By using metrics, you can monitor the endpoints in Generative AI Agents. Review the following topics for more information about these metrics.

Endpoint Metrics

This section lists the metrics for agent endpoints in Generative AI Agents. You can get the following metrics in an endpoint's detail page.

Metric Display Name Description
Number of calls Number of calls that the agent that's hosted on this endpoint has processed
Total processing time (ms) Total processing time for a call to finish in milliseconds
Service errors count Number of calls with an error from the service side
Client errors count Number of calls with an error from the client side
Total input characters consumed Number of input characters that the agent that's hosted on this endpoint has processed
Total output characters produced Number of output characters that the agent that's hosted on this endpoint has processed
Number of error traces Number of traces with an error (This option applies if tracing is enabled for this endpoint.)
Success rate Successful calls divided by the total number of calls
Tip

In Generative AI Agents service, an endpoint's detail page, select the Options menu in each of the endpoint metric charts to get the following options:
  • View Query in Metrics Explorer
  • Copy chart URL
  • Copy query in Monitoring Query Language (MQL)
  • Create an alarm on this query
  • Table View

Viewing Query in Metrics Explorer

The metrics explorer is a resource in the Monitoring service.
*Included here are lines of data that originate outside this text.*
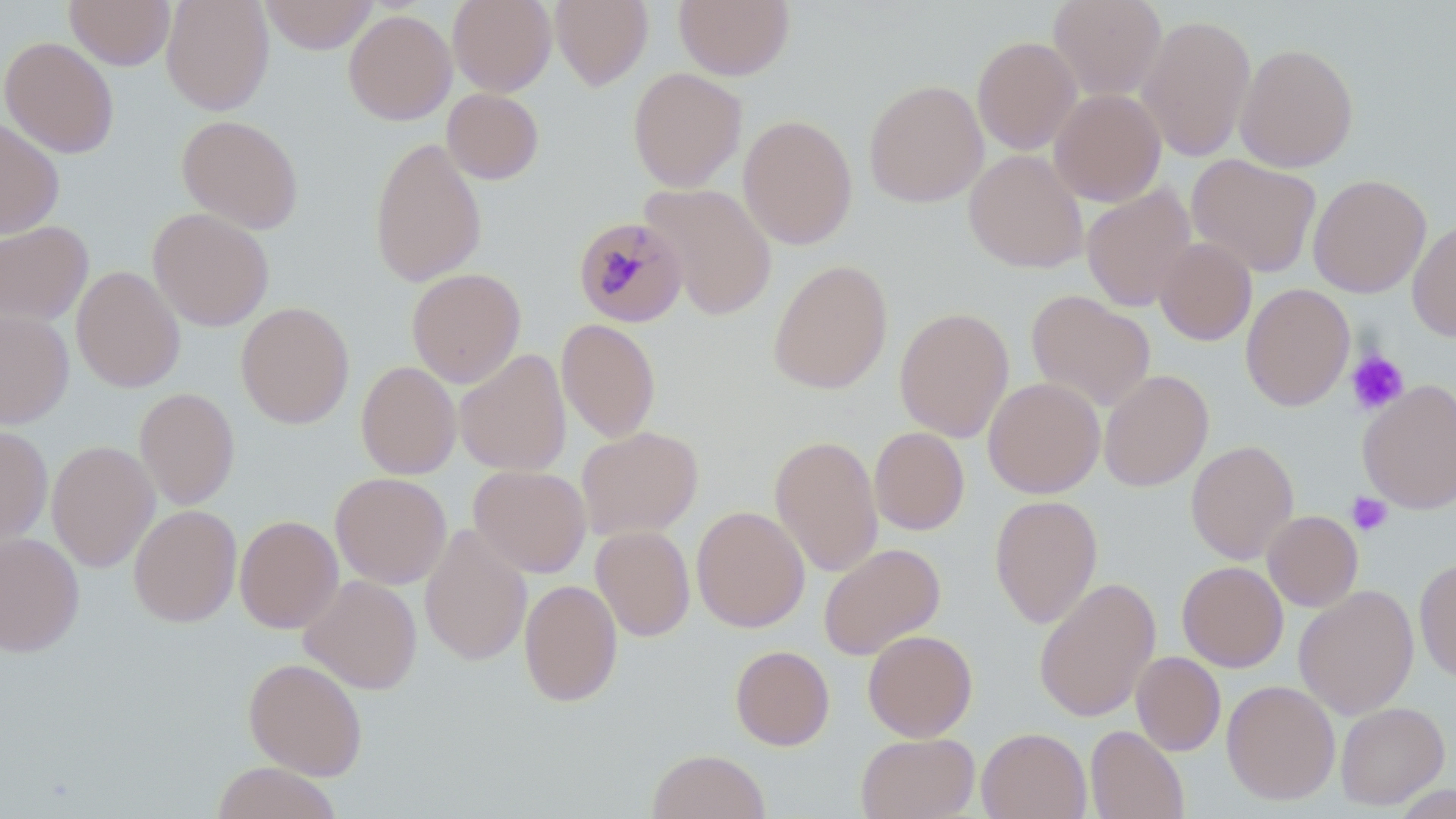
slide-level diagnosis = Plasmodium malariae
uninfected red blood cell locations = approximate bounding boxes as (x1,y1)-(x2,y2) corner pairs in pixels: (65,0)-(175,70), (161,0)-(274,115), (259,0)-(379,54), (448,0)-(557,96), (551,0)-(652,90), (674,0)-(795,80), (1047,0)-(1167,101), (343,9)-(457,125), (1136,13)-(1257,162), (972,35)-(1082,155), (1,36)-(120,158), (1235,42)-(1359,172), (627,67)-(747,191), (864,79)-(988,207), (442,88)-(544,184), (1049,88)-(1166,206), (176,114)-(304,233), (738,114)-(858,250), (0,117)-(65,238), (369,136)-(487,288), (964,149)-(1088,273), (1186,153)-(1322,278), (1307,174)-(1432,298), (640,182)-(778,320), (1080,184)-(1198,312), (148,208)-(275,331), (1407,219)-(1456,341), (0,220)-(94,327), (1154,237)-(1257,345), (768,259)-(893,394), (71,265)-(185,393), (406,268)-(526,388), (1241,283)-(1356,411), (1026,290)-(1155,412), (236,301)-(355,428), (894,306)-(1014,443), (0,309)-(74,428), (556,319)-(660,442), (455,348)-(572,477), (356,360)-(462,479), (1098,369)-(1214,492), (983,377)-(1105,498), (1357,379)-(1456,514), (134,387)-(240,510), (0,424)-(53,546), (576,426)-(703,540), (869,427)-(970,535), (770,434)-(883,577), (46,440)-(160,572), (1185,440)-(1299,565), (469,465)-(591,578), (330,471)-(451,589), (989,494)-(1103,629), (128,504)-(241,627), (691,505)-(810,632), (1263,510)-(1363,611), (235,515)-(343,634), (419,523)-(533,667), (591,525)-(695,641), (0,532)-(84,657), (819,542)-(945,660), (1414,558)-(1456,684), (1177,561)-(1288,672), (299,575)-(422,694), (1033,576)-(1161,723), (519,578)-(623,708), (1294,585)-(1419,718), (862,629)-(978,742), (730,645)-(835,750), (1131,651)-(1226,756), (243,657)-(368,780), (1222,680)-(1340,804), (1335,701)-(1450,809), (1085,725)-(1189,819), (976,727)-(1091,819), (856,732)-(979,819), (646,749)-(771,819), (210,762)-(343,819)
image size = 1456×819 pixels
field of view = single
preparation = thin blood smear
platelet locations = approximate bounding boxes as (x1,y1)-(x2,y2) corner pairs in pixels: (1345,349)-(1409,416), (1347,492)-(1393,536)
Plasmodium malariae-infected red blood cell locations = approximate bounding boxes as (x1,y1)-(x2,y2) corner pairs in pixels: (573,216)-(688,328)
modality = optical microscopy
stain = May-Grünwald-Giemsa
magnification = 1000x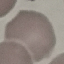
malaria status = uninfected
image type = automatically extracted cell patch, resized to 64 × 64 pixels
stain = Giemsa
capture = smartphone through the microscope eyepiece
preparation = thin smear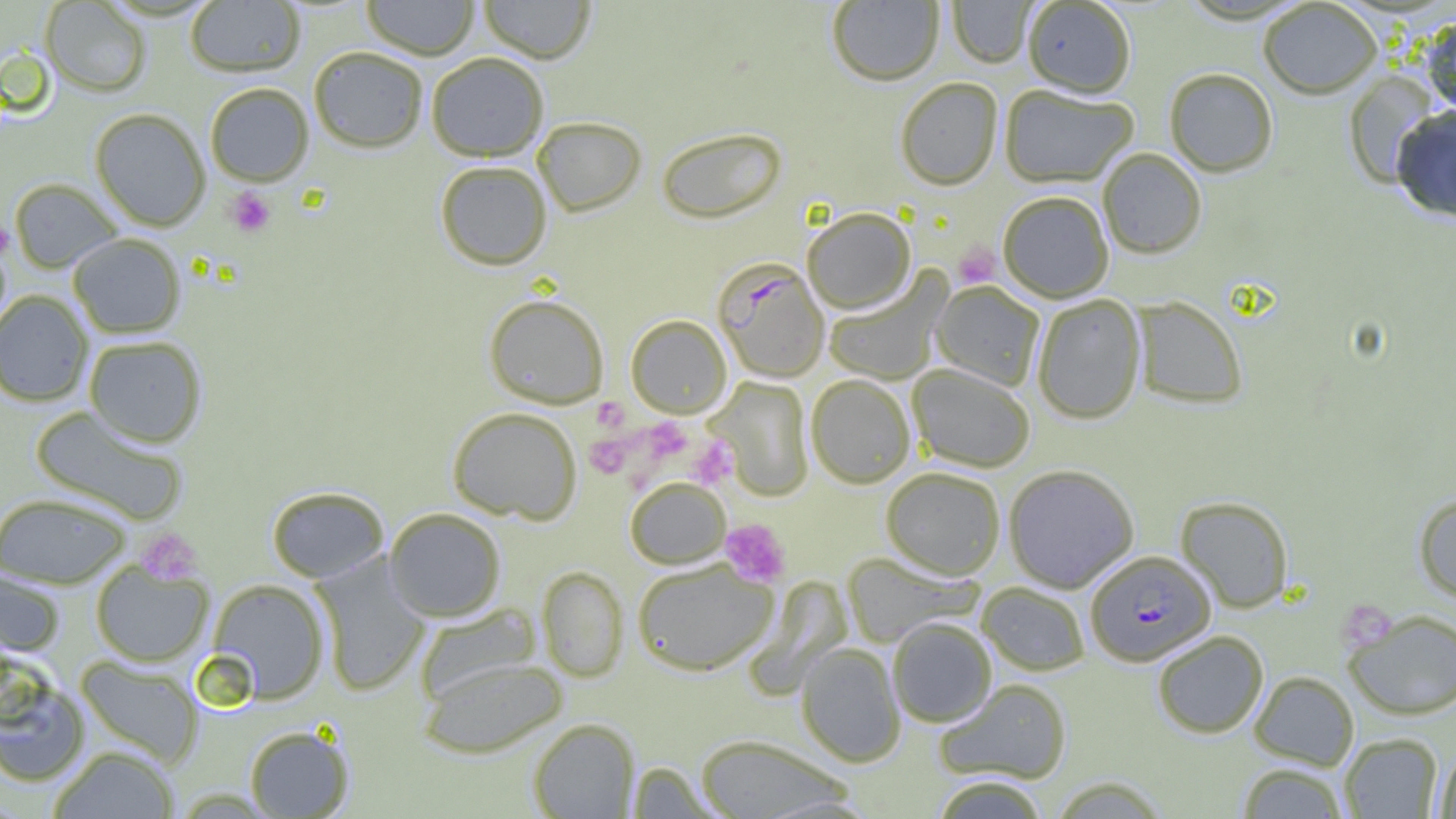 Approximate bounding boxes as (x1,y1)-(x2,y2) corner pairs in pixels. Uninfected red blood cell locations: (361,0)-(480,60), (478,0)-(596,63), (1021,0)-(1136,98), (39,1)-(152,97), (185,1)-(305,77), (827,1)-(945,86), (947,1)-(1036,67), (1258,1)-(1382,99), (1421,16)-(1456,118), (308,46)-(429,153), (425,52)-(549,161), (1164,68)-(1278,177), (1342,70)-(1442,188), (895,77)-(1003,190), (205,82)-(314,186), (999,85)-(1137,188), (1391,106)-(1456,223), (90,108)-(211,231), (532,116)-(647,216), (656,126)-(787,224), (1097,148)-(1207,259), (434,160)-(552,270), (9,178)-(122,273), (997,191)-(1114,302), (802,207)-(916,314), (68,233)-(186,338), (822,271)-(950,385), (932,281)-(1044,391), (0,290)-(94,407), (483,293)-(609,408), (1032,294)-(1146,424), (1132,296)-(1247,409), (625,314)-(732,418), (83,335)-(208,447), (907,364)-(1035,473), (805,374)-(915,488), (707,377)-(815,500), (30,406)-(189,525), (447,406)-(583,524), (1003,463)-(1139,593), (880,467)-(1006,579), (625,477)-(731,568), (266,485)-(389,582), (0,492)-(131,588), (1414,493)-(1456,602), (1175,495)-(1294,613), (384,507)-(506,622), (311,552)-(432,697), (842,552)-(981,647), (631,559)-(779,675), (90,560)-(214,667), (537,566)-(629,682), (0,568)-(65,657), (207,578)-(330,703), (976,582)-(1090,676), (413,603)-(542,705), (1345,608)-(1456,720), (887,618)-(997,727), (1152,630)-(1268,738), (795,643)-(906,767), (75,655)-(203,768), (417,656)-(568,759), (1,669)-(91,788), (1249,670)-(1359,771), (935,678)-(1072,784), (528,718)-(640,818), (244,724)-(354,818), (1339,733)-(1442,818), (695,734)-(853,819), (1434,744)-(1456,819), (48,745)-(179,818), (627,761)-(719,819), (1237,763)-(1349,818), (929,776)-(1050,818). Plasmodium falciparum-infected red blood cell locations: (713,258)-(830,383), (1086,549)-(1216,666). Platelet locations: (226,187)-(276,238), (0,221)-(13,259), (953,243)-(1000,288), (592,397)-(629,431), (643,417)-(692,461), (585,434)-(631,478), (688,436)-(737,487), (719,519)-(792,588), (136,527)-(203,585), (1337,601)-(1396,652). Slide-level diagnosis: Plasmodium falciparum. Image is 1456×819 pixels. Thin blood film. Captured at 1000x magnification. One field of a larger specimen. Optical microscopy.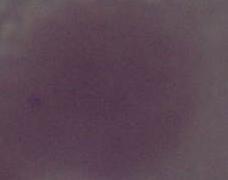
Photomicrograph. A red blood cell is shown. Captured at 1000x magnification.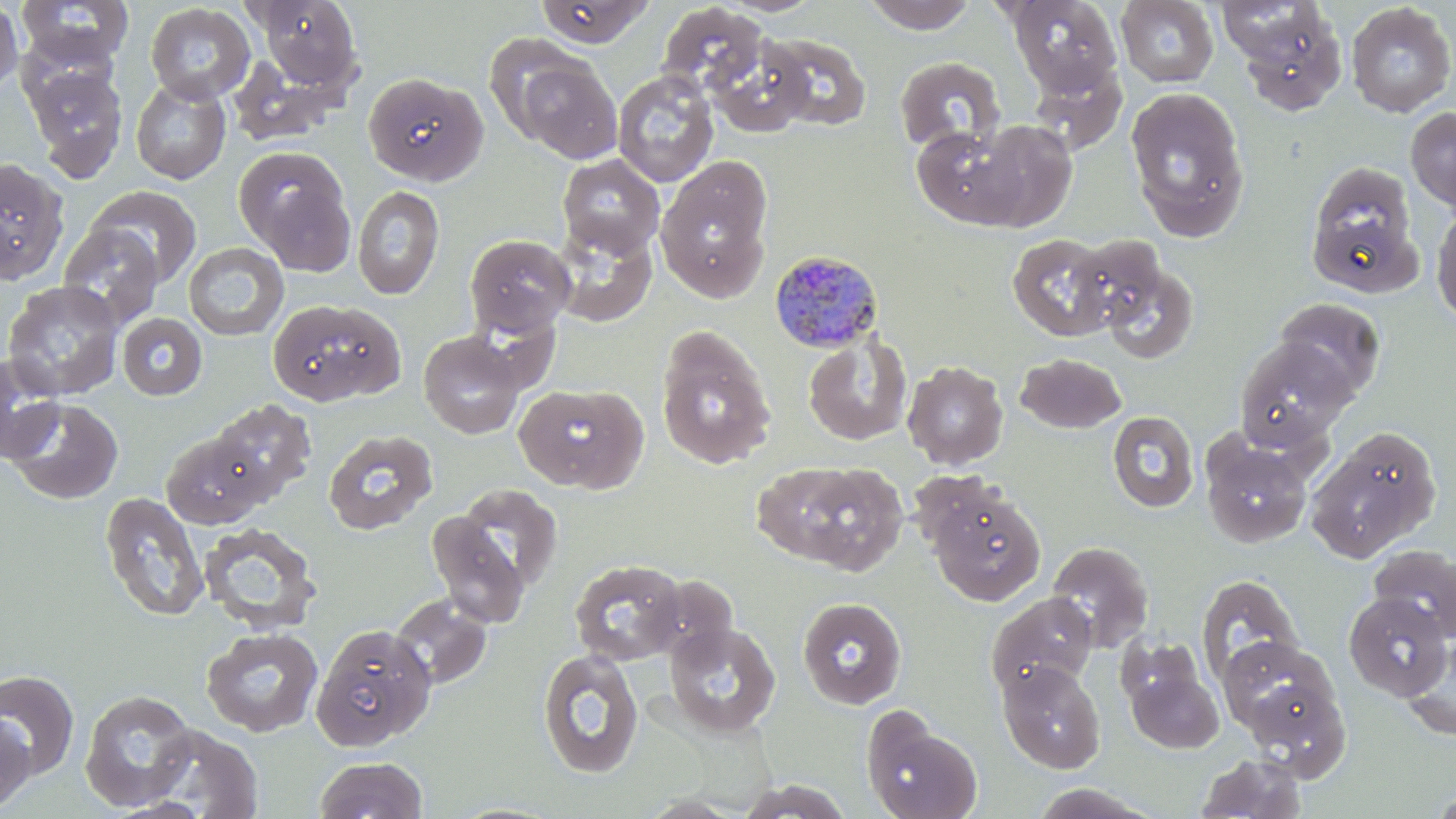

To get permission to work with the Monitoring service resources, ask an administrator to review the IAM policies in Securing Monitoring and grant you the proper access for your role.

For each of the endpoint metrics, select the Options menu in each of the endpoint metric charts and then click View Query in Metrics Explorer The following table displays the parameters used for the endpoint metrics in Monitoring Query Language (MQL).

Metric Display Name Metric Parameter MQL
Number of calls TotalInvocationCount TotalInvocationCount[1m].count()
Total processing time InvocationLatency InvocationLatency[1m].mean()
Service errors count ServerErrorCount ServerErrorCount[1m].count()
Client errors count ClientErrorCount ClientErrorCount[1m].count()
Total input characters consumed InputCharactersCount InputCharactersCount[1m].sum()
Total output characters produced OutputCharactersCount[1m].sum() OutputCharactersCount[1m].sum()
Number of error traces ErrorTraceCount ErrorTraceCount[1m].sum()

The success rate is calculated as successful calls divided by the total number of calls with the following MQL:

TotalInvocationCount[1m]{resourceId = "<endpoint-OCID>", StatusCode="200"}.grouping().count()
/ TotalInvocationCount[1m]{resourceId = "<endpoint-OCID>"}.grouping().count() * 100

Creating an Alarm for an Endpoint Metric

For each of the endpoint metrics, select the Options menu in each of the endpoint metric charts and then click Create an alarm on this query to be transported to a populated Create alarm page in the Monitoring service. Fill in the remaining fields to set an alarm for the metric that you selected.